▶ **Text for analysis**
And he sent us Jesus in full view of what we have done.  He loved us so much that he gave us Jesus!  Jesus brings us back into the family.  Jesus keeps us in the family.  Jesus makes it possible for us to be in the family of God and to call him Father.  Jesus is the one who teaches us about our Father.  Jesus is the one who has taught us all to pray, “Our Father, who are in heaven, hallowed be your name.”


3. He wants us to know who he is

So on this Father’s Day, know that your heavenly Father wants to know where you are and what you have done.  He also wants you to know who he is.


“Cursed are you…You will crawl…I will put enmity…I will greatly increase your pains in childbearing…(your husband) will rule over you…cursed is the ground because of you…for dust you are and to dust you will return.”   That was the conversation the Heavenly Father---our Father too---had with his first children.  That is what is still pertinent to us today too.  Our Father is still the Father who can’t stand wrong and bad.  He gets vehement.  He uses the “c” word…cursed!


Our Father in heaven hasn’t changed.  He wants us to know this about him.  His word hasn’t changed.  So on Father’s Day we don’t give him a new and revised edition of the Bible…of his word and way and day.  The Father doesn’t change either.  He is the same Father in heaven we had last year.  He is the same father who peered over the bassinet and saw us in the hospital nursery.  He is the same father who will one day come to the visitation and see us there in our finery and casket and rejoice that he was able with Jesus to get us beyond the terrible state of death.


Your and my hope on Father’s Day doesn’t come in our ability to somehow change our heavenly Father and have him loosen up a little bit…get a little lighter.  That is not our hope.  That won’t happen.  Our Father refuses to desensitized to evil.  (Aren’t you even glad that with “change and decay in all around I see” that your Father who abides with you doesn’t change?)  You can’t read Genesis 3 and not know that.   Don’t stand on the lightning rod in a lightning storm.  Don’t dance on it.  Don’t plant your feet on it and cross your arms on it.  Don’t let someone lure you onto the lightning rod in the lightning storm.  The “curse” words in our text tell us not to do this on Father’s Day…or any day (because they are all our Father’s days, come to think of it).


Your Father loves you on this day as never before.  He who hasn’t changed and won’t change still loves you the same.  He gives you the present on this Father’s Day!  He so loves you (still!) that he gives his one and only Son.  He finds you where you are.  He knows what you have done…even here this morning when you came to worship him and thank him…and love him.  He gives you Jesus and his Spirit.  He says, “Stay with these children of mine.”  He says, “Make it quick!  Get them here with me.  Make my day.  Bring my children home!  Amen.

▶ **Exercise requirements**
(a) Reproduce the stretch of the Father's Day sermon from "3. He wants" through "know who he is." word for word.
(b) According to the Father's Day sermon, what prayer has Jesus taught us all?

▶ **Information provided**
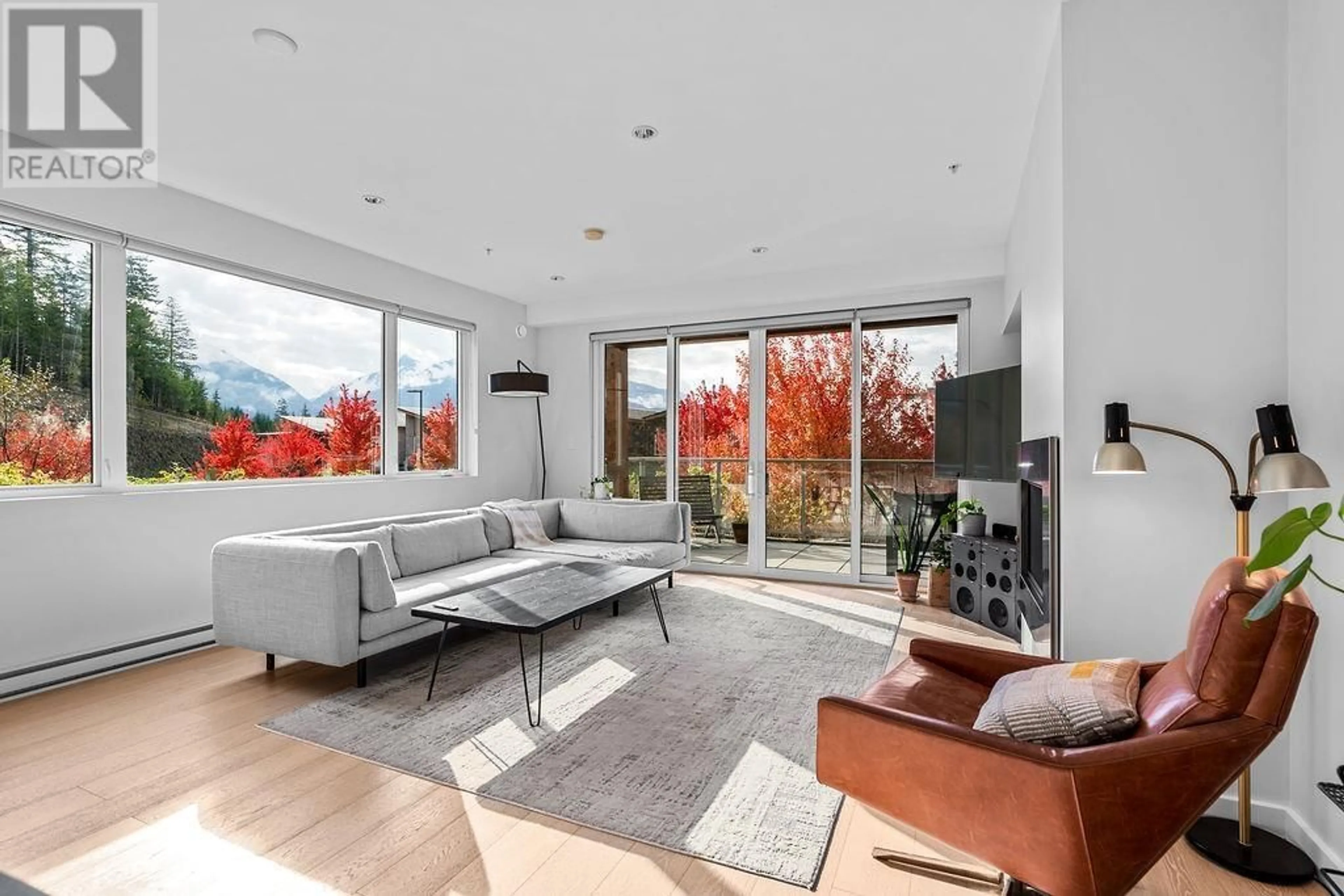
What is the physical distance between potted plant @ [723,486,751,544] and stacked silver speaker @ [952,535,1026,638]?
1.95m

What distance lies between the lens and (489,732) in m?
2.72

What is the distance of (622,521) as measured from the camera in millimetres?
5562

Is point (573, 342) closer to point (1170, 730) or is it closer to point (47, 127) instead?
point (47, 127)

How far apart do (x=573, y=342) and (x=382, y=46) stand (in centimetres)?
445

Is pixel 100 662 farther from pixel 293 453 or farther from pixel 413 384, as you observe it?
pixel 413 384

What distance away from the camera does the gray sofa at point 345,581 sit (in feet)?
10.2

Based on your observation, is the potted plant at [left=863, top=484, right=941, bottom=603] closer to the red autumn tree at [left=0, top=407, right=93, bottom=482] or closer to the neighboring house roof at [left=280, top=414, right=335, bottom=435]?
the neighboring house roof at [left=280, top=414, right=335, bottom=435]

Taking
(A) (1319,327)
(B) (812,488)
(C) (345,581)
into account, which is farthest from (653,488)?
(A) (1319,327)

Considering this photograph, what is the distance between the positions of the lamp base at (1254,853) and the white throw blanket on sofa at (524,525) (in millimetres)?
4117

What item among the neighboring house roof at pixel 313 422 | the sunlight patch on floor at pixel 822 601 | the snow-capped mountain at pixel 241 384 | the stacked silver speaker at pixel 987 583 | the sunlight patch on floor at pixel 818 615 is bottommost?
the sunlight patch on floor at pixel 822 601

▶ **Results**
(a)
3. He wants us to know who he is

So on this Father’s Day, know that your heavenly Father wants to know where you are and what you have done.  He also wants you to know who he is.

(b) "Our Father, who are in heaven, hallowed be your name."